Drosophila melanogaster has increased our understanding of the molecular basis of cardiac aging over recent decades. During which, the tools available for investigating the gene expression patterns and physiological changes involved have advanced considerably. In humans, cardiac aging studies are frequently limited to analysis of heart performance, genomic testing, and family history records. While these are highly valuable for understanding genetic and phenotypic trends in cardiac function over time, the ability to non-invasively investigate acute transcriptomic and proteomic changes in human tissue is impossible. Cardiac senescence is a complex event, and evidence supporting the use of Drosophila melanogaster to examine various facets of it that are difficult to study in humans grows each year. It is clear from the information presented here that multiple conserved changes inside the cell and in the ECM contribute to the overall decline in heart function over time, and there is not likely a single molecular target that will reverse this deterioration (Figure 3). Thus, the molecular mechanisms behind the physiological changes of the aging heart must be studied further, and the Drosophila model with its limited redundancy of conserved pathways continues to be valuable for such studies. Moreover, the fly is ideally suited for probing epigenetic plasticity and drift since environmental cues can be tightly controlled and the genetics and epigenetics precisely manipulated. Overall, understanding the mechanisms behind known physiological and molecular hallmarks of cardiac aging is essential to improving heart health in our aging populations.

Source data.
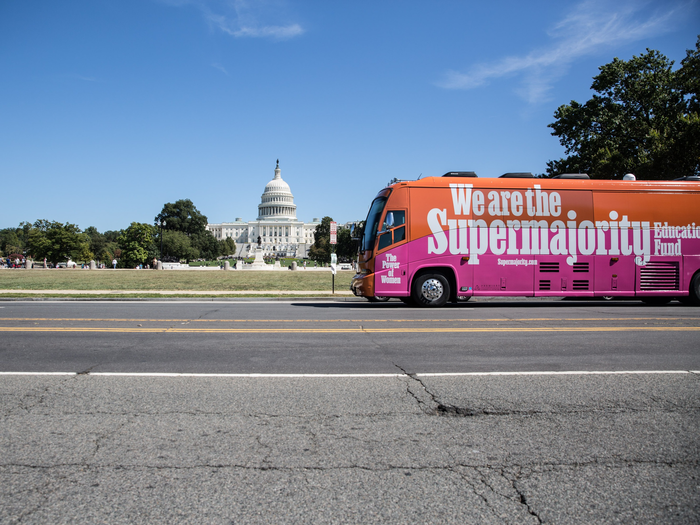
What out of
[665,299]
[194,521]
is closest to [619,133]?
[665,299]

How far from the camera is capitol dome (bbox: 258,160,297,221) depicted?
176 m

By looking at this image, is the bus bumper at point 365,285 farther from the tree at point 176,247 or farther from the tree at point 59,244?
the tree at point 59,244

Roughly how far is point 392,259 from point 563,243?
5082 mm

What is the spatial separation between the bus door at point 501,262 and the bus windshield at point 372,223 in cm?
277

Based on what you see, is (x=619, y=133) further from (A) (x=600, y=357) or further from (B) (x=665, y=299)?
(A) (x=600, y=357)

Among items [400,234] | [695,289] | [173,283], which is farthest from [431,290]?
[173,283]

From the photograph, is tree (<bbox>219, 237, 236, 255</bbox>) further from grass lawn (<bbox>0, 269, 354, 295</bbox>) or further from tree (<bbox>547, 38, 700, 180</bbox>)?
tree (<bbox>547, 38, 700, 180</bbox>)

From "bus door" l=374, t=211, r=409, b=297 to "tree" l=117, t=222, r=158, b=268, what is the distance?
272 ft

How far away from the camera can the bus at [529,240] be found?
Answer: 14.1m

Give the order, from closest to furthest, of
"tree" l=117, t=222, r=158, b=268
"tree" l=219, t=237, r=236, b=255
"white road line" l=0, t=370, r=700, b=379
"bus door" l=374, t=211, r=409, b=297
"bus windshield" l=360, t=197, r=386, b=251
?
"white road line" l=0, t=370, r=700, b=379, "bus door" l=374, t=211, r=409, b=297, "bus windshield" l=360, t=197, r=386, b=251, "tree" l=117, t=222, r=158, b=268, "tree" l=219, t=237, r=236, b=255

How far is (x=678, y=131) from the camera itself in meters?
27.2

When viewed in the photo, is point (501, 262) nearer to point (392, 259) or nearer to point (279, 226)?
point (392, 259)

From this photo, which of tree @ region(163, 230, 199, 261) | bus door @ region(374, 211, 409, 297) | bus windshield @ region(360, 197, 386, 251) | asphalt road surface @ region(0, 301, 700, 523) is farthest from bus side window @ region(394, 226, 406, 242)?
tree @ region(163, 230, 199, 261)

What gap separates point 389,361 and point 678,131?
2888 centimetres
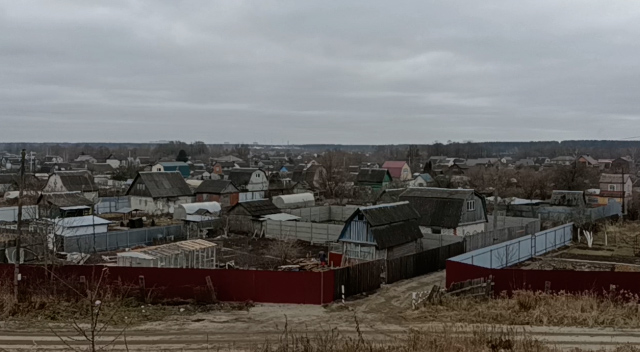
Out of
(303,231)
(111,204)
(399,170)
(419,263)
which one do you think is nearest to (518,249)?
(419,263)

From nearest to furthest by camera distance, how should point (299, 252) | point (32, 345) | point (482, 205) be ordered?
point (32, 345), point (299, 252), point (482, 205)

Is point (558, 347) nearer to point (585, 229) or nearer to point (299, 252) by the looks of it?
point (299, 252)

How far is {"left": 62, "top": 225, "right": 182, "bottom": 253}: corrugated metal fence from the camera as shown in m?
33.5

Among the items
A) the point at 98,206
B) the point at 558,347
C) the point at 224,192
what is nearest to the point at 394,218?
the point at 558,347

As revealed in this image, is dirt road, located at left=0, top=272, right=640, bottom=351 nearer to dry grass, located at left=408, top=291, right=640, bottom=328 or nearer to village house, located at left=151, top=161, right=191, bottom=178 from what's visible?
dry grass, located at left=408, top=291, right=640, bottom=328

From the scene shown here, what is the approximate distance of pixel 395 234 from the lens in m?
30.7

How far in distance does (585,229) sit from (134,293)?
33.0 meters

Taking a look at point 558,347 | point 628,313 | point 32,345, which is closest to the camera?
point 558,347

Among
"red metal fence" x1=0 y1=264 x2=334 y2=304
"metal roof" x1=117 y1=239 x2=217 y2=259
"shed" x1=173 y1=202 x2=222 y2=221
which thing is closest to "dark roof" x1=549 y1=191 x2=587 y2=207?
"shed" x1=173 y1=202 x2=222 y2=221

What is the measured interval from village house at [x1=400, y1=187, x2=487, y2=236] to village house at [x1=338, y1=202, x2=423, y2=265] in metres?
4.82

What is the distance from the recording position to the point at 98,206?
5316cm

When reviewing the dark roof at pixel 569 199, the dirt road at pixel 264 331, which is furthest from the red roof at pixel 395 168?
the dirt road at pixel 264 331

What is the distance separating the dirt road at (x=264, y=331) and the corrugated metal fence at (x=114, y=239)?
16696 millimetres

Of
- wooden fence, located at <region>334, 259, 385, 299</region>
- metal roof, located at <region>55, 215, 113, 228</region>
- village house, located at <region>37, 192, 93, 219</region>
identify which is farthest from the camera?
village house, located at <region>37, 192, 93, 219</region>
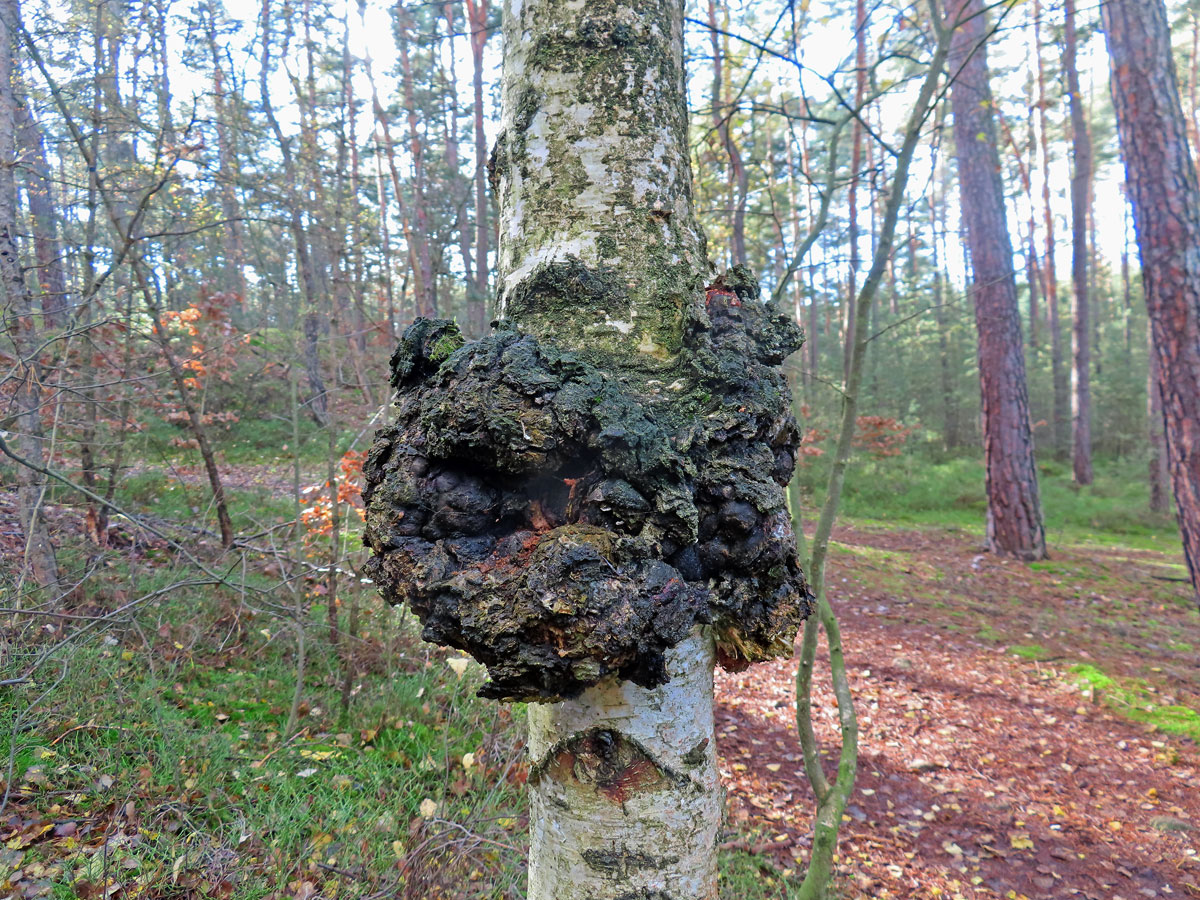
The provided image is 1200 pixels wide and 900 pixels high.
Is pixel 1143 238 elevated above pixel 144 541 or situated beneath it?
elevated above

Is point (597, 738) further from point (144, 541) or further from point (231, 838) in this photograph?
point (144, 541)

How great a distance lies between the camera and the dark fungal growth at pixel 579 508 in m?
0.86

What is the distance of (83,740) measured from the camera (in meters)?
2.94

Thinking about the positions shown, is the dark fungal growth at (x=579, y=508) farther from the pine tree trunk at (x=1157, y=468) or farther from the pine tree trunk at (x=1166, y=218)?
the pine tree trunk at (x=1157, y=468)

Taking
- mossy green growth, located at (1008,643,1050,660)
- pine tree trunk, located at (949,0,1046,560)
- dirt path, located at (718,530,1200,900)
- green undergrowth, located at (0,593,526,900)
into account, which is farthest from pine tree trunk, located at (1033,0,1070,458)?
green undergrowth, located at (0,593,526,900)

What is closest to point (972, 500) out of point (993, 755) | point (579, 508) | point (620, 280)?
point (993, 755)

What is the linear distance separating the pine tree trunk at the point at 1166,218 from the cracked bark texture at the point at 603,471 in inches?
221

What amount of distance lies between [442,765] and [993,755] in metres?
3.43

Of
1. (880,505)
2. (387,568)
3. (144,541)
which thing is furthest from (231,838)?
(880,505)

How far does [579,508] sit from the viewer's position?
0.98 metres

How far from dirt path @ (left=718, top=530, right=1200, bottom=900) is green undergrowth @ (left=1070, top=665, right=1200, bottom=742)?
5 centimetres

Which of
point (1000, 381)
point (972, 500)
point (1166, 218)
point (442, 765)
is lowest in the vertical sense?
point (442, 765)

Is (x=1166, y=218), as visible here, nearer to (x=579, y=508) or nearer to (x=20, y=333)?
(x=579, y=508)

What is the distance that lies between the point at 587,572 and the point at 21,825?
10.3ft
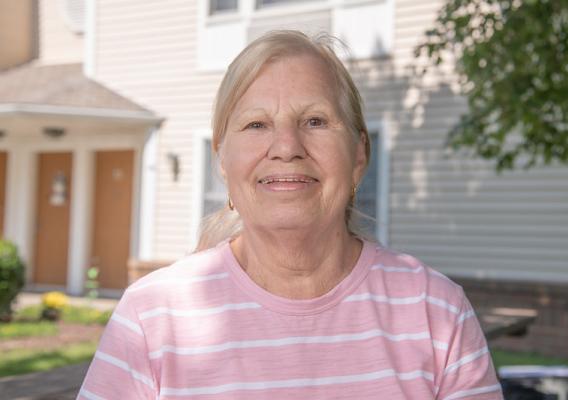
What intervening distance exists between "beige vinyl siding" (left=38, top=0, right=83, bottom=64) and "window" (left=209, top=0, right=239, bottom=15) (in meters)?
3.62

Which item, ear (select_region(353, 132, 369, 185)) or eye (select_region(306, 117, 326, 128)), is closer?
eye (select_region(306, 117, 326, 128))

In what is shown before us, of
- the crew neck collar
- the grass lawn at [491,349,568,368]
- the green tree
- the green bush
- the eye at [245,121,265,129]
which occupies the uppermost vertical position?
the green tree

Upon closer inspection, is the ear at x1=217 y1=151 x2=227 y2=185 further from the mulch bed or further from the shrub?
the shrub

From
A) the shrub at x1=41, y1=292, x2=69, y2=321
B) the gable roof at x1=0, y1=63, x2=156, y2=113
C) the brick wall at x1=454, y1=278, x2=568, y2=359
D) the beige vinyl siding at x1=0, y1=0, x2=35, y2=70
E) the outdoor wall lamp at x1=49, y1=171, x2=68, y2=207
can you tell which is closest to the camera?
the brick wall at x1=454, y1=278, x2=568, y2=359

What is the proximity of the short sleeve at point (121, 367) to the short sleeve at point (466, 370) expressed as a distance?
2.23 ft

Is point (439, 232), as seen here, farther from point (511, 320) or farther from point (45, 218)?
point (45, 218)

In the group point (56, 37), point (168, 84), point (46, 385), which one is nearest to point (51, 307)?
point (168, 84)

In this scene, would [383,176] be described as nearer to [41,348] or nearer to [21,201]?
[41,348]

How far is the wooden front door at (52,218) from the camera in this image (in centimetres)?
1495

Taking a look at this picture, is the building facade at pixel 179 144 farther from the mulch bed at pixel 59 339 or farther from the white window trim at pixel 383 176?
the mulch bed at pixel 59 339

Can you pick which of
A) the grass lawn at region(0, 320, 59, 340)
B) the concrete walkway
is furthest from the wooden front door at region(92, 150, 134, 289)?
the concrete walkway

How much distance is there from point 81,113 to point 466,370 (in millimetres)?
11622

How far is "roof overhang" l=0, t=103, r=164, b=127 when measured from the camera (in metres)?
12.4

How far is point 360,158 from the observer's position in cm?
209
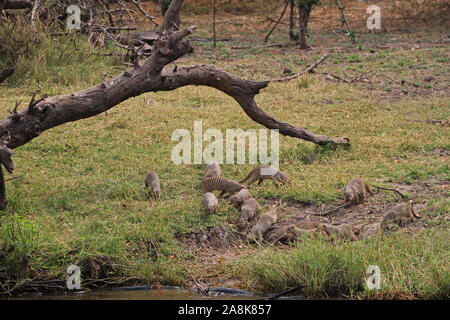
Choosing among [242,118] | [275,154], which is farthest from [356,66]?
[275,154]

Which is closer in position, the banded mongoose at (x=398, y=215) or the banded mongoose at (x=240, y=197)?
the banded mongoose at (x=398, y=215)

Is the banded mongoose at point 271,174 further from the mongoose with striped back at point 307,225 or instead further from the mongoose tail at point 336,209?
the mongoose with striped back at point 307,225

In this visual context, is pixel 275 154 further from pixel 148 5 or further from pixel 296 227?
pixel 148 5

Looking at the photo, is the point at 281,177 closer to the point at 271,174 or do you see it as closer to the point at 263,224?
the point at 271,174

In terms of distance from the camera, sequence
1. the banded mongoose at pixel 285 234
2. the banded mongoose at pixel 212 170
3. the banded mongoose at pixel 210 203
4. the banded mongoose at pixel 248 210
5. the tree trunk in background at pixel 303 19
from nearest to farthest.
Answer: the banded mongoose at pixel 285 234 → the banded mongoose at pixel 248 210 → the banded mongoose at pixel 210 203 → the banded mongoose at pixel 212 170 → the tree trunk in background at pixel 303 19

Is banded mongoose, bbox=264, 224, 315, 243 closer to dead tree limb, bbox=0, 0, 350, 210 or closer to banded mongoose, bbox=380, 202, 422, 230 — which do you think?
banded mongoose, bbox=380, 202, 422, 230

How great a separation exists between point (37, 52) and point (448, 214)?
26.0 feet

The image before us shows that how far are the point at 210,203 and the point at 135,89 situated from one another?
1.46 m

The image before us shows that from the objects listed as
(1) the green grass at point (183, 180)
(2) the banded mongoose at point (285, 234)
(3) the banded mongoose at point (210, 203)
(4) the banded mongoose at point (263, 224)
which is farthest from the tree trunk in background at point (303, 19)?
(2) the banded mongoose at point (285, 234)

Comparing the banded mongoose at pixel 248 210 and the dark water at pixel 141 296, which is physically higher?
the banded mongoose at pixel 248 210

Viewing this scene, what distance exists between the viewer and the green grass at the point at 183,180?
4648 mm

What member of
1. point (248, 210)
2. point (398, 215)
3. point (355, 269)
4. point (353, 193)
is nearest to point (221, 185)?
point (248, 210)

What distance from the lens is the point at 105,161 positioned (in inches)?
292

Study questions.
A. Answer these questions using the text on cardiac aging in Drosophila, labeling each answer (i), (ii) or (iii) to match:
(i) To what three things are cardiac aging studies in humans frequently limited?
(ii) Why is the fly ideally suited for probing epigenetic plasticity and drift?
(iii) What feature of the Drosophila model makes it continue to be valuable for studying the molecular mechanisms of the aging heart?
B. In the text on cardiac aging in Drosophila, condense the paragraph beginning "Drosophila melanogaster has increased our understanding" into a bulleted list that keeps its main facts.
C. Continue the text on cardiac aging in Drosophila, starting after its final sentence.

Activity answers.
A.
(i) Analysis of heart performance, genomic testing, and family history records.
(ii) Environmental cues can be tightly controlled, and the genetics and epigenetics can be precisely manipulated.
(iii) Its limited redundancy of conserved pathways.

B.
- Over recent decades, Drosophila melanogaster has advanced understanding of the molecular basis of cardiac aging, and tools for studying the gene expression patterns and physiological changes involved have improved considerably.
- Human cardiac aging studies are often limited to heart performance analysis, genomic testing, and family history records. These are valuable for tracking genetic and phenotypic trends, but acute transcriptomic and proteomic changes in human tissue cannot be investigated non-invasively.
- Cardiac senescence is complex, and evidence supporting Drosophila for studying aspects that are hard to examine in humans grows each year.
- Multiple conserved changes inside the cell and in the ECM contribute to the decline in heart function, so no single molecular target is likely to reverse it (Figure 3).
- Further study of the molecular mechanisms is needed. Drosophila, with its limited redundancy of conserved pathways, remains valuable for this work.
- The fly suits research on epigenetic plasticity and drift because environmental cues can be tightly controlled and genetics and epigenetics precisely manipulated.
- Understanding the mechanisms behind the physiological and molecular hallmarks of cardiac aging is essential to improving heart health in aging populations.

C.
Figure 3: Hallmarks of cardiac aging are shared across species.

The changes reported above are well-conserved, highly interdependent, and contribute to a decline in overall cardiac function over time. Note that some changes may arise in response to others and should be studied in more depth. RA = right atrium, RV = right ventricle, LA = left atrium, and LV = left ventricle. Arrows indicate flow direction.

Highlights:

• We review evidence supporting the use of Drosophila melanogaster as a model for studying age-associated changes to cardiac function in humans.

• The review highlights important organ, tissue, cellular, and molecular similarities that exist between Drosophila and mammalian models.

• There is specific reference to the technical and genetic tractability of Drosophila as a model for ageing studies, especially evolutionarily-conserved phenotypes associated with the heart’s contractility, calcium handling, extracellular matrix deposition, proteostasis, metabolism, and epigenetics.